Extrait choisi:
Ensemble de caractères n’appartenant qu’à une seule catégorie d’objets et pouvant ainsi être utilisés pour définir ces mêmes objets les uns par rapport aux autres. On parle, par exemple, de densité spécifique d’une matière (roche, métal, etc.), de réaction spécifique de composés chimiques entre eux, etc.


En biologie, la notion de spécificité peut s’appliquer également à des caractères ou, le plus souvent, à des ensembles de caractères ; elle est plus difficile à cerner, car il existe une appréciation hiérarchisée de la valeur et de la signification des caractères distinctifs dans les systèmes classificatoires. Ainsi, on reconnaît des caractères « spécifiques » (liés aux unités de niveau espèce), des caractères « génériques » (liés aux unités de niveau genre), des caractères se rapportant aux familles, aux ordres, aux classes, caractères qui, dans chaque lignée ou phylum, peuvent être admis comme « spécifiques » à chaque niveau.

Informations fournies:
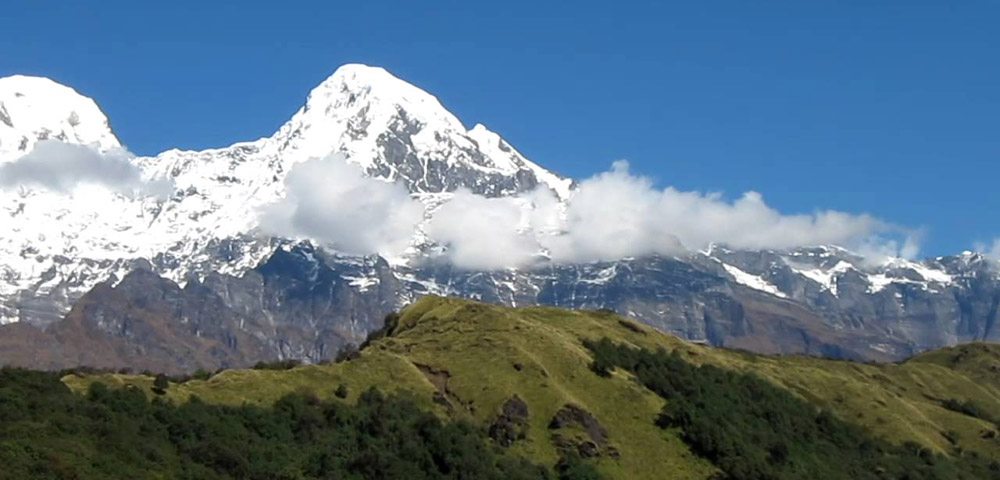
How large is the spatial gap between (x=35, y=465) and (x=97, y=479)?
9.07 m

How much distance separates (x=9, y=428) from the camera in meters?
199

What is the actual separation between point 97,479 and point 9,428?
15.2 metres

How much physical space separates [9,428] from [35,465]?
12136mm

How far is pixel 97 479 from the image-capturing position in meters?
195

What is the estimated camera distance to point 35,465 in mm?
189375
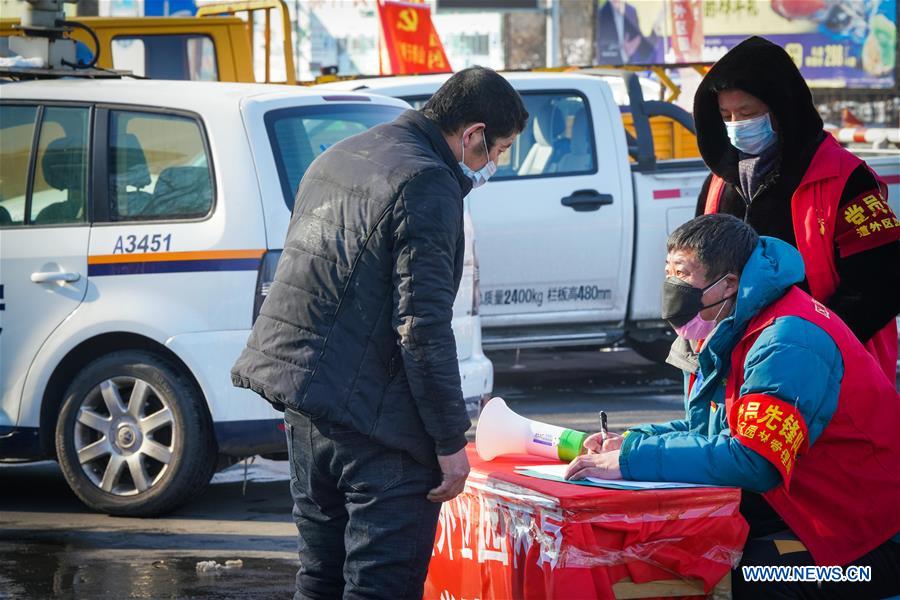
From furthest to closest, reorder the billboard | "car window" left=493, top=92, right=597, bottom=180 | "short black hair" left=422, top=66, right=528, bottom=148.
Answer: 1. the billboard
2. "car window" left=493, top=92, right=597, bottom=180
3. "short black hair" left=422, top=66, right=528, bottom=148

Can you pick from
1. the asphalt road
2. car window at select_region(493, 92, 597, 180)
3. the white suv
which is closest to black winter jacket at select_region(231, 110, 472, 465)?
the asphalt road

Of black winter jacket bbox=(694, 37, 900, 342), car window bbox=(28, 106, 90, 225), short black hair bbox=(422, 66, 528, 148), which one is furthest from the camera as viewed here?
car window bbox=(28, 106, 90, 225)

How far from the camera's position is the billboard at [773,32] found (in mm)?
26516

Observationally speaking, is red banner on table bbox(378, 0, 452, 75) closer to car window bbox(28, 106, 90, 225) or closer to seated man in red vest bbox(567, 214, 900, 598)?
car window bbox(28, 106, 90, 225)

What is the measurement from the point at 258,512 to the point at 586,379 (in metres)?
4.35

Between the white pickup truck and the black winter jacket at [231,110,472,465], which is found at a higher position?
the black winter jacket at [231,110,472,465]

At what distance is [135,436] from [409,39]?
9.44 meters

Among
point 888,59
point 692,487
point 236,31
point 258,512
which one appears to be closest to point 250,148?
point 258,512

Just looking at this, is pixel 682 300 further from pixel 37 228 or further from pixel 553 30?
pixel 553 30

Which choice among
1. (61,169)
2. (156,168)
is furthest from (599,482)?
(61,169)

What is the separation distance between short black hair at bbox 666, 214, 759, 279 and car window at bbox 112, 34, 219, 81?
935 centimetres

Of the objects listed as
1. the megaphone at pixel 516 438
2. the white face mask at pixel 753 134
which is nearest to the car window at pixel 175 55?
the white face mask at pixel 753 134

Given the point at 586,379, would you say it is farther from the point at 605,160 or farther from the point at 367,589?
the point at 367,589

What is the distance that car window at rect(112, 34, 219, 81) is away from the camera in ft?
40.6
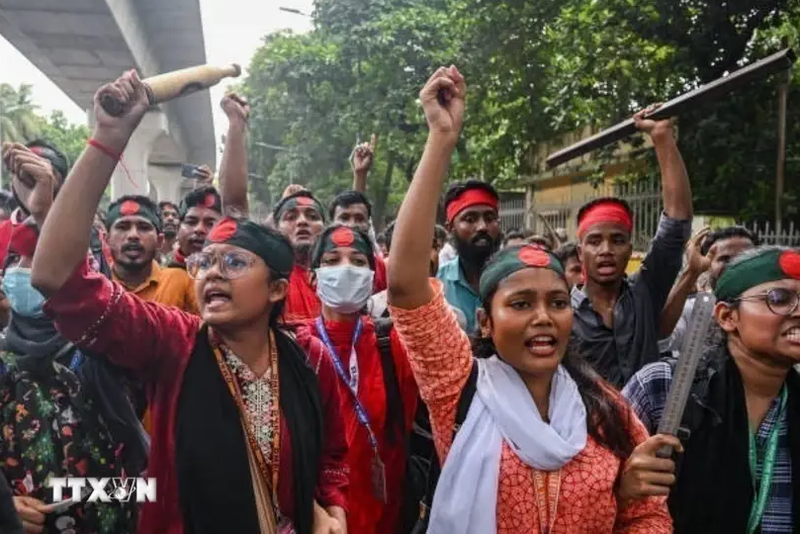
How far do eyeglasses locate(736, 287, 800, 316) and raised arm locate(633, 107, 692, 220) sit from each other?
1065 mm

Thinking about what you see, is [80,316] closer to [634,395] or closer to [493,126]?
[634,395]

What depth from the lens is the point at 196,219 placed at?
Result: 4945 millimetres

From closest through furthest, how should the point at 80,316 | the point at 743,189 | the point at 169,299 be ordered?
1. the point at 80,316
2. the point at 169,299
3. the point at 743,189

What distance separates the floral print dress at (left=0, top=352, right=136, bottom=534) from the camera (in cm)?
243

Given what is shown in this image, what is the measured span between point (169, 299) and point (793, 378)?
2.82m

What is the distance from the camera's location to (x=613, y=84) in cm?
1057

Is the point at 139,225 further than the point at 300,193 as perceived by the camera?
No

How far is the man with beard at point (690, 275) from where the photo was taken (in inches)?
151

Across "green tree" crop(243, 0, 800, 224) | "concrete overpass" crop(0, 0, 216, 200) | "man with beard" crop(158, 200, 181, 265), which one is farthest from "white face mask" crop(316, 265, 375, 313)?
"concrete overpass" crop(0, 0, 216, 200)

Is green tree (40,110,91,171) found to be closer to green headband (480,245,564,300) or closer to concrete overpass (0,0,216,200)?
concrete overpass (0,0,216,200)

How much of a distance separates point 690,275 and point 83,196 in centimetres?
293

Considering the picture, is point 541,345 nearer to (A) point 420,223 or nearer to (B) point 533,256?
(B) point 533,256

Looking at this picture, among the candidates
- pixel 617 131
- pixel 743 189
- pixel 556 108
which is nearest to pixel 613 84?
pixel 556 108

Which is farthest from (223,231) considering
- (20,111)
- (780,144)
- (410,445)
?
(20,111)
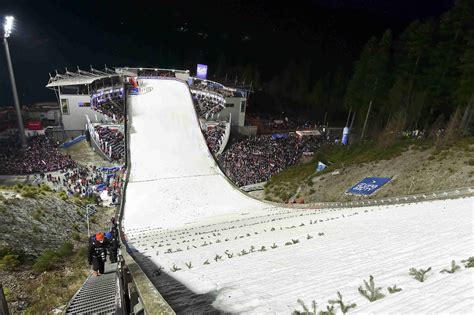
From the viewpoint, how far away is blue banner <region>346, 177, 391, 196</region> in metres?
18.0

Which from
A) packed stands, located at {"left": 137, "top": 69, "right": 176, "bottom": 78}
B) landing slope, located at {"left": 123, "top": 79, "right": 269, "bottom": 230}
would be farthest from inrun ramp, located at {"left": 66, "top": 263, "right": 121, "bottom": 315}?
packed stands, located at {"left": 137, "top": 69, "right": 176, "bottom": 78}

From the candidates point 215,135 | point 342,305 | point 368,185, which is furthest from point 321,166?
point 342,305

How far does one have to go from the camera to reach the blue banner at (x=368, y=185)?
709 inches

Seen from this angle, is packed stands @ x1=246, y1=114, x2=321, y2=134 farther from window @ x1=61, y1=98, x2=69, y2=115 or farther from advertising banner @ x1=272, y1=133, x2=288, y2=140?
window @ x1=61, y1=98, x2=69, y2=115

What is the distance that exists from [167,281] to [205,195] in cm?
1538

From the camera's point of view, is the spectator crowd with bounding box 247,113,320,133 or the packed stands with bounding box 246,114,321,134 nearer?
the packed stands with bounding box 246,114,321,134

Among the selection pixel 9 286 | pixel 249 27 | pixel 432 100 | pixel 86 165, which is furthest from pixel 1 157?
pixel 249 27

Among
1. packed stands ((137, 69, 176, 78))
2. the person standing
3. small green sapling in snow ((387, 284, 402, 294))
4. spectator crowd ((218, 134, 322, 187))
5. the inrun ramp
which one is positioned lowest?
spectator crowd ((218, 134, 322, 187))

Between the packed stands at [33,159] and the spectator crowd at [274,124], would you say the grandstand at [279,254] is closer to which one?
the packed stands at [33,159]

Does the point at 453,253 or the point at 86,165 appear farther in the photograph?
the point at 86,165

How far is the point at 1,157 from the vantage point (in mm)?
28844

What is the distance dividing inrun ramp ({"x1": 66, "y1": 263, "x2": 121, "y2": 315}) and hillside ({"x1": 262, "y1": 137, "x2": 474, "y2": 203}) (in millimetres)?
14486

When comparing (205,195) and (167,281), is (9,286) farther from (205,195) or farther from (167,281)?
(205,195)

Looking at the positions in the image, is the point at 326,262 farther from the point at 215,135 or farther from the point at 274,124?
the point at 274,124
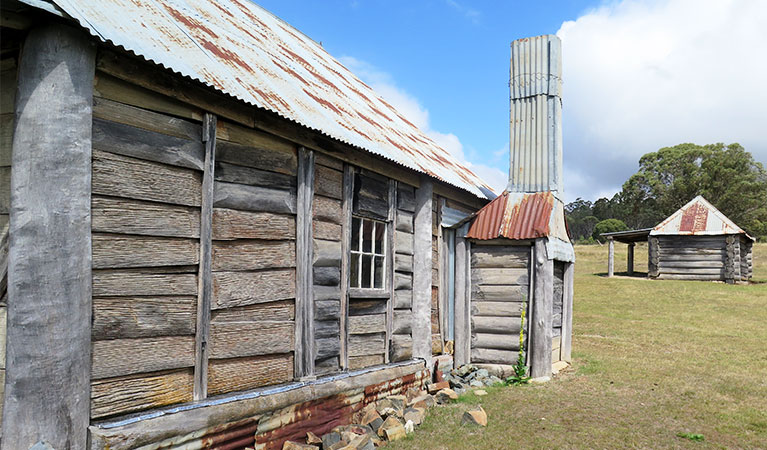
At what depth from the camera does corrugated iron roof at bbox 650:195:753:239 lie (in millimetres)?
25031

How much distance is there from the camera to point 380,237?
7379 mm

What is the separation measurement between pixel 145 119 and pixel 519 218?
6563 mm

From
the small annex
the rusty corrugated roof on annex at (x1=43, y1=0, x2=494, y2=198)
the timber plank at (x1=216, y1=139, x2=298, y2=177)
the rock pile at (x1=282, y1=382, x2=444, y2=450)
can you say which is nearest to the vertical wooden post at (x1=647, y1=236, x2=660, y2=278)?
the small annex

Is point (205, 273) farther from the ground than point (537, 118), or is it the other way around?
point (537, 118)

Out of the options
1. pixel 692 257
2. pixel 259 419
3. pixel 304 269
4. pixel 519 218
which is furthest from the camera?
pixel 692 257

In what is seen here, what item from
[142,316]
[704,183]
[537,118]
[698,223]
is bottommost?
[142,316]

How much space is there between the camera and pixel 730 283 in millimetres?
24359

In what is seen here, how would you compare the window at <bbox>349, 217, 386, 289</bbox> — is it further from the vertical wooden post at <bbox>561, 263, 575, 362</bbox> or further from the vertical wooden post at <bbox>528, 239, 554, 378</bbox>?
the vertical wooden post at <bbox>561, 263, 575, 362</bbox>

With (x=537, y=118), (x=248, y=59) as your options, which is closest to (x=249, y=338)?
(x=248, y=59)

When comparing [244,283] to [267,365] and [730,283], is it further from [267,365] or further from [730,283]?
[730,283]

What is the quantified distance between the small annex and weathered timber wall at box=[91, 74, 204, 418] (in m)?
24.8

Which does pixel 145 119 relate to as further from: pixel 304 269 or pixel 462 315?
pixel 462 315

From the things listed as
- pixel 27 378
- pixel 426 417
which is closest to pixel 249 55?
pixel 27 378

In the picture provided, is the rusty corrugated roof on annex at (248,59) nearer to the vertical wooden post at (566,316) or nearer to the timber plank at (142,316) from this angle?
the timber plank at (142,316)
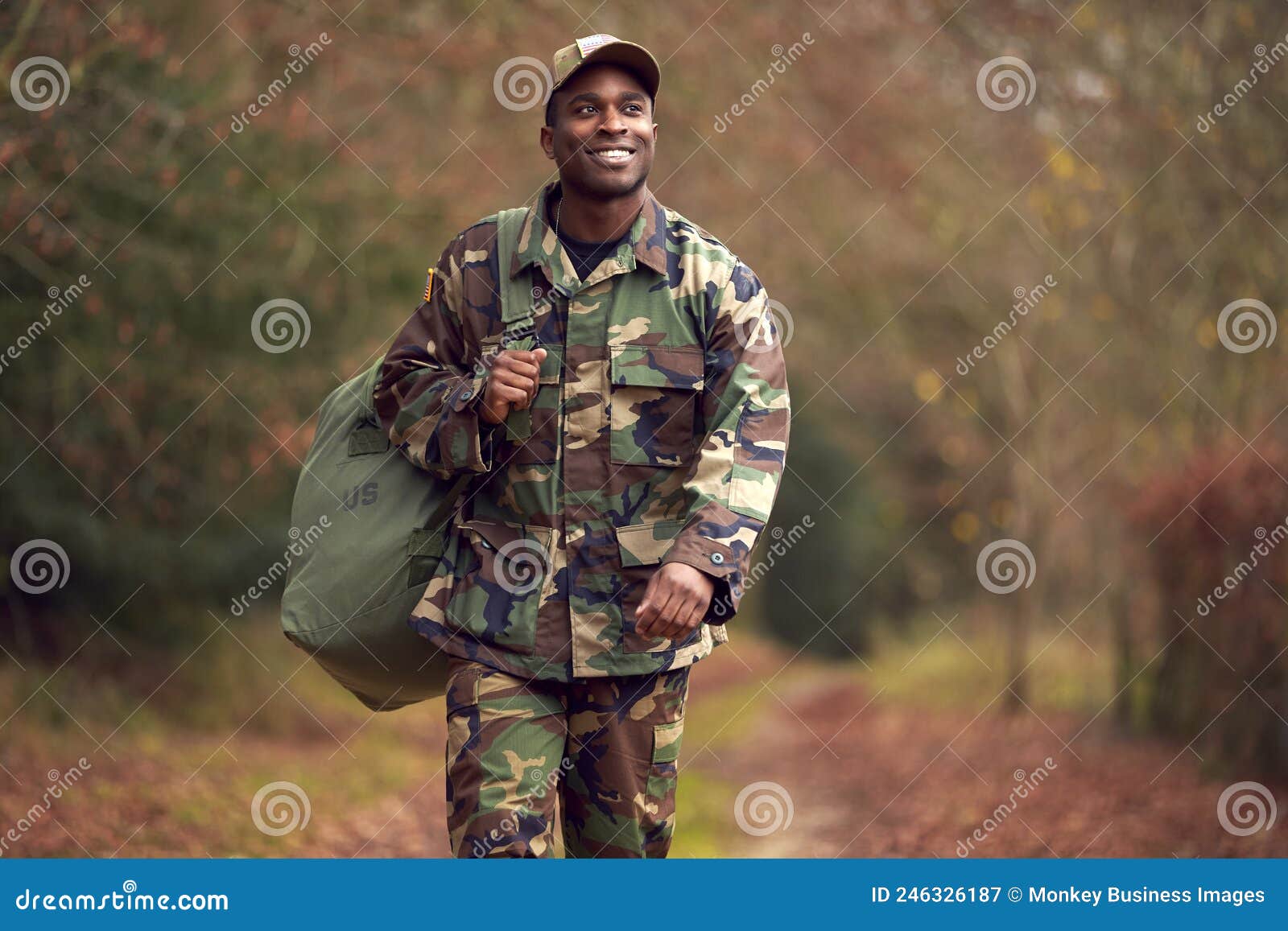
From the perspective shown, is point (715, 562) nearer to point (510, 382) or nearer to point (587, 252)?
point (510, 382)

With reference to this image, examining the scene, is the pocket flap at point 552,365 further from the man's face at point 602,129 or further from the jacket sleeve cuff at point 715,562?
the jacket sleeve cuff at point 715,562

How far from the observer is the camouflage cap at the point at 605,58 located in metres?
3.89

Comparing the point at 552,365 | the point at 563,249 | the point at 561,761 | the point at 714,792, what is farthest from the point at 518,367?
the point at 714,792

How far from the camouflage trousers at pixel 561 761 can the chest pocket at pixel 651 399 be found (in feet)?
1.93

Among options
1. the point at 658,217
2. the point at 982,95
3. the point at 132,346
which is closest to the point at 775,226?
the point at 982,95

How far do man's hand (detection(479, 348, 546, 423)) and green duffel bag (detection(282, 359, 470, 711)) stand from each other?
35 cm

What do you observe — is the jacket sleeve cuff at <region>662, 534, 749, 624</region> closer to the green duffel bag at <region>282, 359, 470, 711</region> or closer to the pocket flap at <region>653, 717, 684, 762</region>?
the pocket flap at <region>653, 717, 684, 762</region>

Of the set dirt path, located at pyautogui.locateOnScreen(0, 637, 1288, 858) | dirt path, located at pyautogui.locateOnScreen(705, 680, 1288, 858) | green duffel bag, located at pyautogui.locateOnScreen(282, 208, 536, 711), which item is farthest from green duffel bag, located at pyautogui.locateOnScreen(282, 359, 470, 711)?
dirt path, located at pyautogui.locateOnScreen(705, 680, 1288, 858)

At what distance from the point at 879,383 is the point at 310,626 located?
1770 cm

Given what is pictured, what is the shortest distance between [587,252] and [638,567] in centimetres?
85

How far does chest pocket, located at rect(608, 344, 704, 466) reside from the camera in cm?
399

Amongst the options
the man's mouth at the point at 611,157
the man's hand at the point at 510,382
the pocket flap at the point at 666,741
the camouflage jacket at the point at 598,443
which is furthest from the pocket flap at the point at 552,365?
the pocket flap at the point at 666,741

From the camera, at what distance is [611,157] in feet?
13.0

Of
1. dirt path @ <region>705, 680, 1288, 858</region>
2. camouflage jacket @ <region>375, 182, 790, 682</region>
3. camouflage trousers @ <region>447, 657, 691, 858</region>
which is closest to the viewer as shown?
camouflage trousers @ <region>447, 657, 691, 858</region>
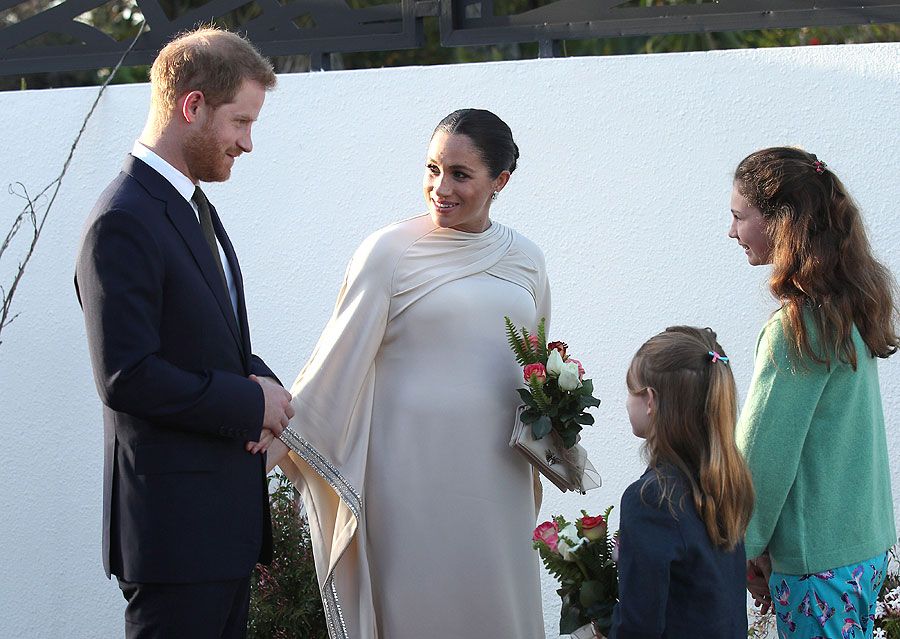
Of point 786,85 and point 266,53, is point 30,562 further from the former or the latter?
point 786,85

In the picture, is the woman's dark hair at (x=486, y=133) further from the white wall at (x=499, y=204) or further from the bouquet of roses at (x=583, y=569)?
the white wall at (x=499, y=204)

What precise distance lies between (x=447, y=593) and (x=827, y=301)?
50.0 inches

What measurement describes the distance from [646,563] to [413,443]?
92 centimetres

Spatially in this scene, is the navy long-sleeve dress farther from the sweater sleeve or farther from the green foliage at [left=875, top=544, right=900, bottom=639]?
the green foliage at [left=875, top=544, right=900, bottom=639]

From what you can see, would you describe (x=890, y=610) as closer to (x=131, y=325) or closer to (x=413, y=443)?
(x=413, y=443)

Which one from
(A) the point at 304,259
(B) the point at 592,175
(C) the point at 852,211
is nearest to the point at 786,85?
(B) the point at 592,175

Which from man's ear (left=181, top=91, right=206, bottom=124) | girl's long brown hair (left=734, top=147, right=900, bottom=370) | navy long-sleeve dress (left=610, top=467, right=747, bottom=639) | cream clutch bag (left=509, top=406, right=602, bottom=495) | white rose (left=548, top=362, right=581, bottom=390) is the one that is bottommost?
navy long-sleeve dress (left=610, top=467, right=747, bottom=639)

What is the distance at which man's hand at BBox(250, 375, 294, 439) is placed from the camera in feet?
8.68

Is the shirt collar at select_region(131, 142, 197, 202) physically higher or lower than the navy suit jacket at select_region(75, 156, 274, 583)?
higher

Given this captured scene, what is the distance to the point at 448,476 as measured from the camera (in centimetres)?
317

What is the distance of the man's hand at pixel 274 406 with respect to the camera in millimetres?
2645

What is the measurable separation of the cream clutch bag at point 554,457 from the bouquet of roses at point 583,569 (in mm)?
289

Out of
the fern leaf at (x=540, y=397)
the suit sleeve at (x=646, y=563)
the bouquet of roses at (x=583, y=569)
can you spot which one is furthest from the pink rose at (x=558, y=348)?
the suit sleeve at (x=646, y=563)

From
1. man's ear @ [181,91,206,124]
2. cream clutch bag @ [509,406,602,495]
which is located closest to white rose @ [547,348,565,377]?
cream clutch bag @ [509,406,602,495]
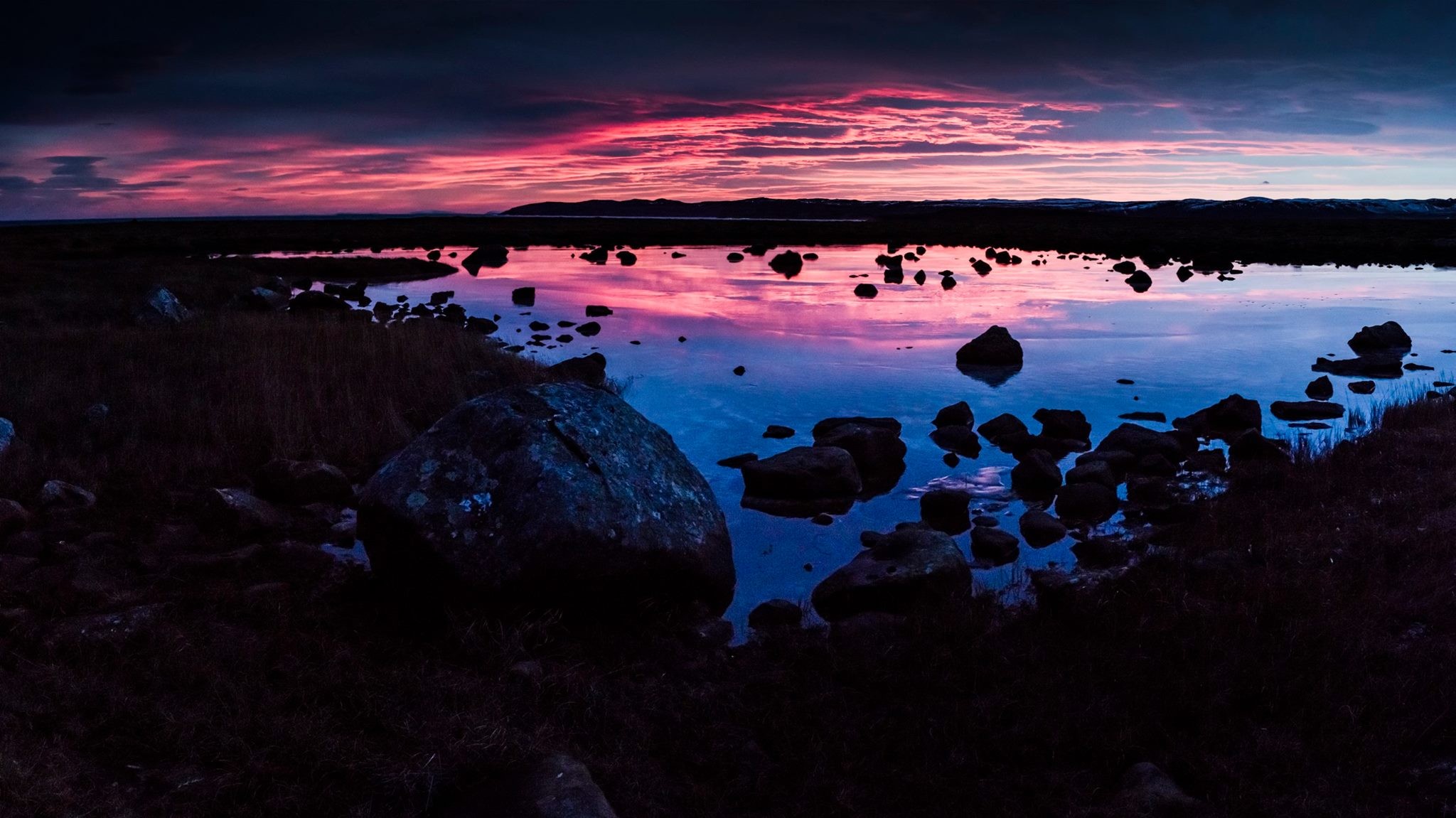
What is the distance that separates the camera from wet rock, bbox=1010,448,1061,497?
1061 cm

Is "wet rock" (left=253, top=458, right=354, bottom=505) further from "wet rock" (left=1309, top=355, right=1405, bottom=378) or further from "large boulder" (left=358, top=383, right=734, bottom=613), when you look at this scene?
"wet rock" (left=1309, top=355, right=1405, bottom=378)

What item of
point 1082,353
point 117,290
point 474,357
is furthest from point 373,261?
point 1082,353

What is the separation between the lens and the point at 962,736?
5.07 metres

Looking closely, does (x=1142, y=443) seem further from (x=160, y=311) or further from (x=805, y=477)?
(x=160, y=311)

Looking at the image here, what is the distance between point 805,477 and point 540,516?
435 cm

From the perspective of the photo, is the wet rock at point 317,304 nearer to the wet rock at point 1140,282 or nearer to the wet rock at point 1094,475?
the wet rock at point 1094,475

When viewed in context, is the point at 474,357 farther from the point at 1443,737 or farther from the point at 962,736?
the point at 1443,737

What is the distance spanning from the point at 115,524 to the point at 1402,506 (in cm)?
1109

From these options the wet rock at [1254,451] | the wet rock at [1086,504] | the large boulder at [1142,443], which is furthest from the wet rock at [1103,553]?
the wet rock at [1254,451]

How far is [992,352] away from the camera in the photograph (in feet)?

Consignes de travail: Recopiez mot pour mot, s'il vous plaît, le passage sur la spécificité de « En biologie, la » à « à chaque niveau. ».

Solution ci-dessous:
En biologie, la notion de spécificité peut s’appliquer également à des caractères ou, le plus souvent, à des ensembles de caractères ; elle est plus difficile à cerner, car il existe une appréciation hiérarchisée de la valeur et de la signification des caractères distinctifs dans les systèmes classificatoires. Ainsi, on reconnaît des caractères « spécifiques » (liés aux unités de niveau espèce), des caractères « génériques » (liés aux unités de niveau genre), des caractères se rapportant aux familles, aux ordres, aux classes, caractères qui, dans chaque lignée ou phylum, peuvent être admis comme « spécifiques » à chaque niveau.